Inzwischen ist der Hype um die Miniserie fast schon wieder verflogen. Höchste Zeit also, dass auch ich mich endlich der Sichtung von „Chernobyl“ widme. Aufgrund der extrem positiven Kritiken, waren die Erwartung hoch. Sehr hoch. Fast schon nicht mehr messbar. Wie die alles zerstörende Strahlung. Ob auch mich die Serie außergewöhnlich stark mitreißen konnte und somit zur besten Serie aller Zeiten wurde, lest ihr in der folgenden Besprechung… ⚡⚛⚡

Chernobyl (2019) | © Polyband
Meine persönlichen Erinnerungen an Tschernobyl
Ich kann mich noch recht gut an die Katastrophe von Tschernobyl erinnern. Damals war ich 5 Jahre alt und weiß noch ziemlich genau, wie geschockt meine Eltern waren. Natürlich habe ich die Hintergründe nicht genau verstanden, doch es war für mich das auslösende Ereignis, warum ich Atomkraft bis heute extrem kritisch sehe.

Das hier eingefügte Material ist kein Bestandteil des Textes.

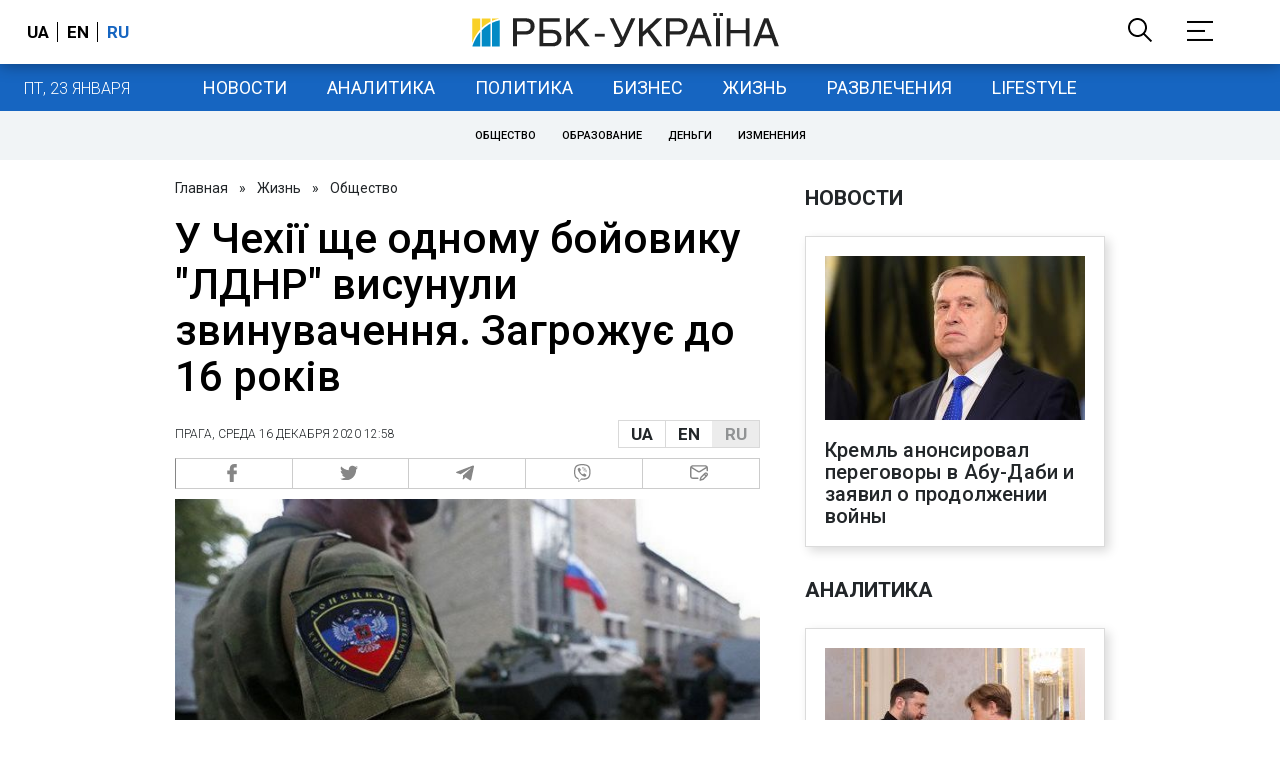

--- FILE ---
content_type: application/javascript
request_url: https://cdn.membrana.media/pub_scripts/rbc/adwall-init.js
body_size: 181
content:
(function () {
    window.yieldMasterCmd = window.yieldMasterCmd || [];

    if (!window.rbcAdwallDisable) {
        window.yieldMasterCmd.push(function() {
            window.yieldMaster.initUnit("RBC_ADWALL");
        });
    }

    if (document.querySelector('.article-wrapper .txt p')) {
        window.yieldMasterCmd.push(function() {
            window.yieldMaster.ymTrackEvent(
                window.rbcAdwallDisable ? 'page_not_allowed_for_adwall' : 'page_allowed_for_adwall',
                [],
                {
                    transport: 'kinesis',
                    trackingEventParamsList: ["site", "device", "variation", "page", "user_agent", "user_country_code", "session_id", "ym_long_lasting_session_id", "first_show"],
                },
            );
        });
    }
})();


--- FILE ---
content_type: application/javascript; charset=utf-8
request_url: https://fundingchoicesmessages.google.com/f/AGSKWxXOzV4rPmpUz9gx9OQ2aRRpo8YojjQXvgK9EjMUVwS5nFukTg-o_aoXOVhGmgQvRdYTKnmMAjVfotfmTHrXNVVmBNtF5GVZ0IFz9AcVAuAgJNM8ZOgp8uhSrMXxqFjPmYHSIXv6-76KL3W5Uf4V7TAzU7318pYyNhCfN4sK7_HbytYkwIHrW8Jy_A==/_/ext/adform-/ad_units?/ad_box./adspf./js/adv.
body_size: -1289
content:
window['6bbb66f3-3fc1-4927-bd8b-63a26b31759b'] = true;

Akut hat es für mich damals bedeutet, nicht zum Spielen nach draußen zu dürfen. Schon gar nicht in den Sandkasten. Noch Jahre danach ist das Thema immer wieder dann aufgekommen, wenn Pilze auf dem Speiseplan standen, da gewisse Pilzarten bis heute radioaktiv belastet sind. Das Unglück von Tschernobyl gehört zu meinen spezifischen Kindheitserinnerungen, genauer auseinandergesetzt habe ich mich damit jedoch nie.
Mein Bezug zu der Katastrophe war demnach entsprechend diffus und sehr durch meine persönliche Perspektive geprägt. Spätestens mit dem Unglück von Fukushima sind die Erinnerungen wieder präsenter geworden. Nun also die Katastrophe in einer mehr oder minder leicht verdaulichen Unterhaltungsserie. Wer hätte gedacht, dass dieser Ansatz so gut funktioniert? Und können wir in Zukunft noch mehr Katastrophen in Serienform erwarten? Oder ist „Chernobyl“ besonders, weil die Katastrophe so sehr in unserem kollektiven Bewusstsein verankert ist?
Real wirkender Katastrophen-Horror
Mich erinnert die dramaturgische Aufbereitung der Katastrophe ein wenig an David Simons „The Wire“. Zwar gibt es Personen, die im Fokus der Geschichte stehen, jedoch werden in den unterschiedlichen Episoden stets neue Perspektiven eingebracht. Wenn sich in der zweiten Staffel von „The Wire“ der Fokus z.B. auf den Hafen von Baltimore verlagert, nimmt sich „Chernobyl“ in der vierten Episode den Liquidatoren an, die in der verstrahlten Zone die Tiere erlegen. In einer anderen Episode stehen u.a. die Bergbauarbeiter im Mittelpunkt, welche die Sicherungsmaßnahmen gegen die Kontamination des Grundwassers durchführen. Eine Wahl haben sie nicht.
Durch diese erzählerische Vielfalt bekommen wir als Zuschauer ein gutes Gesamtbild über alle Elemente der Katastrophe. In der letzten Episode läuft schließlich alles zusammen, es gibt endlich Erklärungen und auch emotional wird die Geschichte noch einmal verarbeitet. Gerade die dokumentarischen Aufnahmen der letzte 10 Minuten haben mich so richtig mitgenommen. Wahnsinn. So sehr sogar, dass ich mich gefragt habe, ob eine Doku-Serie nicht der noch gelungenere Weg hätte sein können, um sich dem Unglück von Tschernobyl retrospektiv zu nähern. Gefilmtes Material scheint ja ausreichend vorhanden zu sein.
Fazit
Es ist nicht wirklich überraschend, dass auch mich „Chernobyl“ sehr gepackt hat. Zweifellos eine beeindruckende Serie. Aber die beste Serie aller Zeiten? Soweit würde ich nicht gehen. Einige Szenen schienen mir doch sehr dramaturgisch aufbereitet, was im Rahmen einer TV-Serie natürlich Sinn macht. Gerne hätte ich eine ausführliche dokumentarische Aufarbeitung des Themas gesehen. Jedoch ist „Chernobyl“ auch als inszeniertes Drama eine herausragende Serie, die in ihrem Genre alles aus der tragischen Geschichte herausholt. Sehr empfehlenswert: 9/10 (9.2) Punkte.